The fifth effect, more general in nature and usually only present in the long-term, is regret. We do not often encounter people who regret the children they had, but we do encounter people who regret the children they did not have. What preoccupies people at their deathbed are chiefly two things: their soul, and their family. They may fret over both, or they may be consoled. But a family that doesn’t exist brings neither fear nor consolation to the one who withheld their procreative power in favor of minding pets and taking luxurious vacations; it brings emptiness and pain. Even before the deathbed, one’s old age can be very lonely indeed. Was chasing those pleasures really worth the awful feeling of wasting away, of being abandoned and forgotten, especially if the other effects I’ve mentioned have accrued and become fully mature? Those who do have at least some children who pause to consider it will likely admit that in fact the pleasures now of being visited by their children and watching them become parents and so on is much more enjoyable than any other achievement or experience in their life – and if they go the step further in reasoning, they will almost always admit that they cut themselves short by not having more children.

The sixth effect is the delay or rejection of marriage between a couple.
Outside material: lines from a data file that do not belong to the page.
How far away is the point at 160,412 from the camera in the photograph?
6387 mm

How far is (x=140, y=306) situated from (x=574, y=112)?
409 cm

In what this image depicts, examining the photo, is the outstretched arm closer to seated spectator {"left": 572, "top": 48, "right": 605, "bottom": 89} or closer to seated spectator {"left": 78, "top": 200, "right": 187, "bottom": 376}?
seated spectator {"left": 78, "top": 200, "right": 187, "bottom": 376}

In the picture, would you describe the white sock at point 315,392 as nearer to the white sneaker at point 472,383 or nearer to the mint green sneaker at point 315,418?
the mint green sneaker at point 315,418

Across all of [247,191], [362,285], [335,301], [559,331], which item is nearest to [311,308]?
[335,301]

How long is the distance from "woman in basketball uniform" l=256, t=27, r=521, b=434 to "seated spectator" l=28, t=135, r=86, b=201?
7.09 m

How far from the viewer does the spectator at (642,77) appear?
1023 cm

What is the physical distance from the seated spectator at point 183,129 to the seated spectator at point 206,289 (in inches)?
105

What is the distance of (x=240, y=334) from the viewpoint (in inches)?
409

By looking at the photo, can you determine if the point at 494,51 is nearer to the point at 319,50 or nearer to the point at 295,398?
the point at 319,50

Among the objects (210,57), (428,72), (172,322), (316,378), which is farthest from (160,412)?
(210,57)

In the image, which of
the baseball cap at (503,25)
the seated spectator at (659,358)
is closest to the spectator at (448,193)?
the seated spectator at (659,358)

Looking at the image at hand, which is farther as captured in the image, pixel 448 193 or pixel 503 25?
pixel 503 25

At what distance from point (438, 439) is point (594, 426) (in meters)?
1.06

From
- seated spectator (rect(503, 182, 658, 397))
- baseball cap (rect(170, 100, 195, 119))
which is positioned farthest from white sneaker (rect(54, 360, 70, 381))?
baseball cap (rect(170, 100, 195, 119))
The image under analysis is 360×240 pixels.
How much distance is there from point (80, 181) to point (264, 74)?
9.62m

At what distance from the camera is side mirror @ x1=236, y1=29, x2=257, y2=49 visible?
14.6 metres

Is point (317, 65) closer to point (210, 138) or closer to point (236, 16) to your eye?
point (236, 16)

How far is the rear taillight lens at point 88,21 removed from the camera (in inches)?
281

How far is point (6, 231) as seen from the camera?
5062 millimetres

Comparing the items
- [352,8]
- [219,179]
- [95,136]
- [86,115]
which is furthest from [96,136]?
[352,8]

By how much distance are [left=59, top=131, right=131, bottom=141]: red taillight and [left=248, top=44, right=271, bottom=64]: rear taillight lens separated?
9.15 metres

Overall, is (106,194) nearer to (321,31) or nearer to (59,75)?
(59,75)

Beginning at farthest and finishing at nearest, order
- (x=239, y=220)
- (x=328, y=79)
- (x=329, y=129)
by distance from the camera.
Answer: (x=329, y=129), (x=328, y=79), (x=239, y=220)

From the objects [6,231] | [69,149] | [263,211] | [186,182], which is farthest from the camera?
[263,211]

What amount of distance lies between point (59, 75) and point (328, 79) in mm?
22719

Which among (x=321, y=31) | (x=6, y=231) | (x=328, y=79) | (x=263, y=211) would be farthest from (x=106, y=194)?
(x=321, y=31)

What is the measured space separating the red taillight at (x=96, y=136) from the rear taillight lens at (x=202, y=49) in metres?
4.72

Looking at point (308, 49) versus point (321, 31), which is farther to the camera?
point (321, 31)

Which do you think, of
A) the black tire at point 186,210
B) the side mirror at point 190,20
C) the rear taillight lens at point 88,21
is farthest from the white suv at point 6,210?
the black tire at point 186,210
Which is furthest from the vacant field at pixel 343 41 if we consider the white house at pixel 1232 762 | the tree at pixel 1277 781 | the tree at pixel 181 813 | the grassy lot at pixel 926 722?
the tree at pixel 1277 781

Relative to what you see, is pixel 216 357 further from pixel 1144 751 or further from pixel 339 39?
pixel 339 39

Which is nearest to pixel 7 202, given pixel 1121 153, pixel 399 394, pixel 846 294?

Why bother? After all, it is easier to cohabit and just “wait and see.” The social effects of cohabitation are that an unrealistic perception of the other is cultivated – it’s a “try out.” It turns out that playing house is not the same as marriage and starting a family. The data is not actually as clear as one might think on the relationship between cohabitation and divorce, but studies have generally found them to be correlated positively. More research is needed, perhaps with more precision as to demographics. However, promiscuity in general is wildly positively correlative to divorce rates, though there are some oddities in those numbers which are difficult to explain. Yet such promiscuity is no doubt engaged in so widely due to the availability of contraception.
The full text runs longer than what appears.